● **Alıştırma Koşulları**:
#1 Aşağıdaki karar metninde davacının müşterek malik olduğunu söylediği taşınmazların hepsini ada ve parsel numaralarıyla sıralayın.
#2 Aşağıdaki ifadelerin karar metniyle uyuşup uyuşmadığını evet ya da hayır diyerek belirtin ve her yanıtı metindeki belirleyici sözlerle, birebir alıntılayarak destekleyin:
(a) Hüküm, davalı vekili tarafından temyiz edilmiştir.
(b) Davacı, taşınmazların icareteynli vakıf niteliğinde olduğunu ileri sürmüştür.
(c) Davalı, faizin dava tarihinden itibaren işlemesi gerektiğini savunmuştur.
#3 Lütfen karar metnine göre şu soruları yanıtlayın:
(a) Karar tarihi nedir?
(b) Davacıya göre ipoteğin terkini için toplam ne kadar tahsil edilmiştir?
(c) Davalıya göre taviz bedeli hangi kanun uyarınca tahsil edilmiştir?

== Belge Metni

Abaküs Yazılım
3. Hukuk Dairesi
Esas No: 2021/1867
Karar No: 2021/4251
Karar Tarihi: 19.04.2021

Yargıtay 3. Hukuk Dairesi 2021/1867 Esas 2021/4251 Karar Sayılı İlamı

3. Hukuk Dairesi         2021/1867 E.  ,  2021/4251 K.

    "İçtihat Metni"

    MAHKEMESİ :ASLİYE HUKUK MAHKEMESİ

    Taraflar arasındaki alacak davasının mahkemece yapılan yargılaması sonucunda, davanın kabulüne yönelik olarak verilen hükmün, süresi içinde davalı vekili tarafından temyiz edilmesi üzerine; temyiz dilekçesinin kabulüne karar verildikten sonra, dosya içindeki kağıtlar okunup gereği düşünüldü.

    Y A R G I T A Y K A R A R I

    Davacı; 1127 ada 1, 2 ve 3 ile 1139 ada 3, 4 ve 5 parsel sayılı taşınmazlarda müşterek malik olduğunu, taşınmazlar üzerinde bulunan ... Vakfı şerhi sebebiyle hisseleri üzerine tesis edilen ipoteğin terkini için 28/11/2013 ve 29/11/2013 tarihlerinde toplam 1.629.115 TL tahsil edildiğini, ancak taşınmazların taviz bedeline tabi icareteynli veya mukaatalı vakıf niteliğinde olmadığını, söz konusu taşınmazların gayri sahih nitelikle vakfedilebilen miri arazi olduğunu, Vakıflar Kanunu madde 18’e göre taviz bedeli talep edilemeyeceğini, ödenen bedelin sebepsiz zenginleşme hükümlerine göre iadesi gerektiğini ileri sürerek, 1.629.115 TL’nin dava tarihinden itibaren işleyecek yasal faizi ile birlikte davalıdan tâhsilini talep etmiştir.
    Davalı, dava konusu taşınmazların ... Vakfı"ndan olup istirdadı talep edilen taviz bedelinin 5737 sayılı Vakıflar Kanunu uyarınca tâhsil edildiğini, bu taşınmazların miri arazı olduğuna ve sadece aşar ve rüsumunun vakfedildiğine dair davacı tarafça herhangi bir belge ibraz edilmediğini, taşınmazların kayıtlarının ayrı ayrı incelenmesi gerektiğini, daha önce temerrüde düşürülme söz konusu olmadığından faizin davanın idareye tebliğ tarihinden itibaren işlemesi gerektiğini savunarak, davanın reddini dilemiştir.

====
== Veri Bölümü

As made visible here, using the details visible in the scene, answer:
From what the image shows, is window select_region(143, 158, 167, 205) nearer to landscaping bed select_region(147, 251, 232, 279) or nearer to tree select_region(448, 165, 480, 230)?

====

● **Tam Çözümler**:
#1
1127 ada 1 parsel
1127 ada 2 parsel
1127 ada 3 parsel
1139 ada 3 parsel
1139 ada 4 parsel
1139 ada 5 parsel

#2
(a) Evet: "süresi içinde davalı vekili tarafından temyiz edilmesi üzerine"
(b) Hayır: "taşınmazların taviz bedeline tabi icareteynli veya mukaatalı vakıf niteliğinde olmadığını"
(c) Hayır: "faizin davanın idareye tebliğ tarihinden itibaren işlemesi gerektiğini"

#3
(a) 19.04.2021
(b) 1.629.115 TL
(c) 5737 sayılı Vakıflar Kanunu